In deze zaak heeft het Gerechtshof 's-Hertogenbosch op 14 november 2023 uitspraak gedaan in een incident tot schorsing van de uitvoerbaar bij voorraadverklaring van een eerdere veroordeling. De zaak betreft een hoger beroep van [persoon A], die als curator van [persoon C] werd aangesproken op haar handelen. De rechtbank Limburg had eerder geoordeeld dat [persoon A] onrechtmatig had gehandeld en haar aansprakelijk gesteld voor de schade van [persoon C]. [persoon A] heeft tegen dit vonnis hoger beroep ingesteld en verzocht om schorsing van de uitvoerbaar bij voorraadverklaring van de schadevergoeding, die nog nader moest worden vastgesteld.
Het hof heeft in zijn beoordeling gekeken naar de belangen van beide partijen. Het uitgangspunt is dat een veroordeling uitvoerbaar dient te zijn, ook tijdens een hoger beroep, tenzij er bijzondere omstandigheden zijn die rechtvaardigen dat de uitvoerbaarheid wordt geschorst. Het hof heeft vastgesteld dat [persoon A] niet heeft aangetoond dat er sprake is van een kennelijke misslag in de eerdere uitspraak, en dat haar belangen niet zwaarder wegen dan die van [persoon B], die de veroordeling heeft verkregen.

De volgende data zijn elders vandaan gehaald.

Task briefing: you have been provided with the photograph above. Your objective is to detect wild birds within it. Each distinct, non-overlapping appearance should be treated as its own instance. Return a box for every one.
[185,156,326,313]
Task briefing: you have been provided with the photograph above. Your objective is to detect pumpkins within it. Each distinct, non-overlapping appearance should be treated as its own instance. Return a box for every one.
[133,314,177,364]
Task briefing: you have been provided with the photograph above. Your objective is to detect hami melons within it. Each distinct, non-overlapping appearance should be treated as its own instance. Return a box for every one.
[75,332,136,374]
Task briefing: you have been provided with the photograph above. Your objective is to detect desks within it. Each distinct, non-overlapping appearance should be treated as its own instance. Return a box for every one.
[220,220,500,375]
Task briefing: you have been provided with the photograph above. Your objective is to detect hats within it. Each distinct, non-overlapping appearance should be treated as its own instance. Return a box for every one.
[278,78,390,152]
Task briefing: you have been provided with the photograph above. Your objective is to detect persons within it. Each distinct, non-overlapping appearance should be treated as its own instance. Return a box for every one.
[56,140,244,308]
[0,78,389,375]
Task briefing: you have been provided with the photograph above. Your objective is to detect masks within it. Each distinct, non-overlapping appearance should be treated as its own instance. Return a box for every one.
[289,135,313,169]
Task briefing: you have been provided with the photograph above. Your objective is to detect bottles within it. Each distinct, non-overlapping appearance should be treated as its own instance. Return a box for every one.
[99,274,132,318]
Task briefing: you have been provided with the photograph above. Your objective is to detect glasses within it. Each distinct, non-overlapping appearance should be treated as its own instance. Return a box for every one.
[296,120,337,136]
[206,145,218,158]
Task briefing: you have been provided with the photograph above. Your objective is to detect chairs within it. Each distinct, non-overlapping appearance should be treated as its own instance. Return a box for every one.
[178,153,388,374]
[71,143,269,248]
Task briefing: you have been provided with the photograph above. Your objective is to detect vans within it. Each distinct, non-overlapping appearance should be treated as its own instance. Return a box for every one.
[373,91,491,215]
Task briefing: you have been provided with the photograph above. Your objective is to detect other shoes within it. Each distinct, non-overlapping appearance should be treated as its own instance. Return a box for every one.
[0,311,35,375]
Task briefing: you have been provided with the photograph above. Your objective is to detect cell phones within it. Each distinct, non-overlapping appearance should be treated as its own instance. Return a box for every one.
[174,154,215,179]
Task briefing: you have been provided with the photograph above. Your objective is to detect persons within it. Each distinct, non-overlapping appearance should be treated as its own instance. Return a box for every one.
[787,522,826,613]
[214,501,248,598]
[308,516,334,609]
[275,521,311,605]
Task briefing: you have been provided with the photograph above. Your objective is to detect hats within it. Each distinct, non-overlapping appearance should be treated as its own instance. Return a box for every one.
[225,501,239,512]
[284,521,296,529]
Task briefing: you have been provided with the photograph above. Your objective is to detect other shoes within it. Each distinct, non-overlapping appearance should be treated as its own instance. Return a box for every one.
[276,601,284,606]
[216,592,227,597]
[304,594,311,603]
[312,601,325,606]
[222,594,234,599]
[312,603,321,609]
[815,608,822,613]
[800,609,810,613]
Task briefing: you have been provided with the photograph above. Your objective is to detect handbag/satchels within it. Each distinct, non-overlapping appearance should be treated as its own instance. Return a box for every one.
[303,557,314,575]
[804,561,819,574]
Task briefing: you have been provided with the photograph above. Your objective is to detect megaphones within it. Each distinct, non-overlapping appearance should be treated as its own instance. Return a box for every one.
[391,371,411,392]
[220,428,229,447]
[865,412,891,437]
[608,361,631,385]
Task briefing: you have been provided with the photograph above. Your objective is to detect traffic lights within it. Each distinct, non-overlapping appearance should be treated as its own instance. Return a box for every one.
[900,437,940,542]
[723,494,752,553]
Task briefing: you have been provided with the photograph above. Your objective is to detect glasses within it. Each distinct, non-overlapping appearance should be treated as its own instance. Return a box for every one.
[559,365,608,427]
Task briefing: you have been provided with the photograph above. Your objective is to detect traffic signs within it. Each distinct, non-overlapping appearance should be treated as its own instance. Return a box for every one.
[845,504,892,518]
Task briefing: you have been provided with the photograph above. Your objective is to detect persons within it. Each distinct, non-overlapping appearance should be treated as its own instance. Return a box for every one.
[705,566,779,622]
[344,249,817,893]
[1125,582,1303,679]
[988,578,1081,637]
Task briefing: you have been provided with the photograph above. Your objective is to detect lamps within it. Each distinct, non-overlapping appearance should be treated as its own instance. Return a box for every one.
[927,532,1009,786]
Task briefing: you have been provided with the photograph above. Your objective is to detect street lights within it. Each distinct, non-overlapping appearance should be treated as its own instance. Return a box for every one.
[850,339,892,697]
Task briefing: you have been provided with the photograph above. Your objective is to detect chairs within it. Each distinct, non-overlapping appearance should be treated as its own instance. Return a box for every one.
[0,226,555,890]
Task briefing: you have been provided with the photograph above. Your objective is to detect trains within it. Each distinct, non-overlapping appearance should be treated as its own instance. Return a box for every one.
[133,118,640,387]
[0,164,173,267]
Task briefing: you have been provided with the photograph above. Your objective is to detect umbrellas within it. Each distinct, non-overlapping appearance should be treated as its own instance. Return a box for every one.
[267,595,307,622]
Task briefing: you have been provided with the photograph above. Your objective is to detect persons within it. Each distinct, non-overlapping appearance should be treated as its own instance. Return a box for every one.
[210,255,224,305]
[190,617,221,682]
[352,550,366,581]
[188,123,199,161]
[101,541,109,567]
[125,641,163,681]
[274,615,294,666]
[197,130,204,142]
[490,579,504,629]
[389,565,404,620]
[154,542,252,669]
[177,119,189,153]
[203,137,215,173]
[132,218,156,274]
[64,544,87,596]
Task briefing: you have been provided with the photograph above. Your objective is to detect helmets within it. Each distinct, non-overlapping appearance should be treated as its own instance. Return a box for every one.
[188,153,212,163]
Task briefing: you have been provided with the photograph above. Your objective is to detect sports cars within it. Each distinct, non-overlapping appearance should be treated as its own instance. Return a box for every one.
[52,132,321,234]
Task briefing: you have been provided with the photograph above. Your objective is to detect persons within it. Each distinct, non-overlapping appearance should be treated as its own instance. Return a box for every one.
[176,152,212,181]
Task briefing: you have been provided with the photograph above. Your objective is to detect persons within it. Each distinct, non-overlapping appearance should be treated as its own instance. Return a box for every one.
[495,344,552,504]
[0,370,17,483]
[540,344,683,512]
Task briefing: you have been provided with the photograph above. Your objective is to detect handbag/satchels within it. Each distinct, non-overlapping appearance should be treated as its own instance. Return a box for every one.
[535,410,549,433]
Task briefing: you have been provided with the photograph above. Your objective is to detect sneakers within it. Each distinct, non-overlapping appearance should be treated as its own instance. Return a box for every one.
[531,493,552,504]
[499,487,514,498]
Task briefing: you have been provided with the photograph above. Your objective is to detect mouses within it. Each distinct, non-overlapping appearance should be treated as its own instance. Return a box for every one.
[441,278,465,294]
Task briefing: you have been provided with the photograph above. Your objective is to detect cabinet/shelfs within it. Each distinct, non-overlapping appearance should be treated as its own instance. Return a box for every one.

Uiteindelijk heeft het hof de incidentele vordering van [persoon A] afgewezen, met de beslissing dat de proceskosten in het incident worden aangehouden tot de einduitspraak in de hoofdzaak. De zaak is verwezen naar de rol voor memorie van antwoord in incidenteel hoger beroep aan de zijde van [persoon A].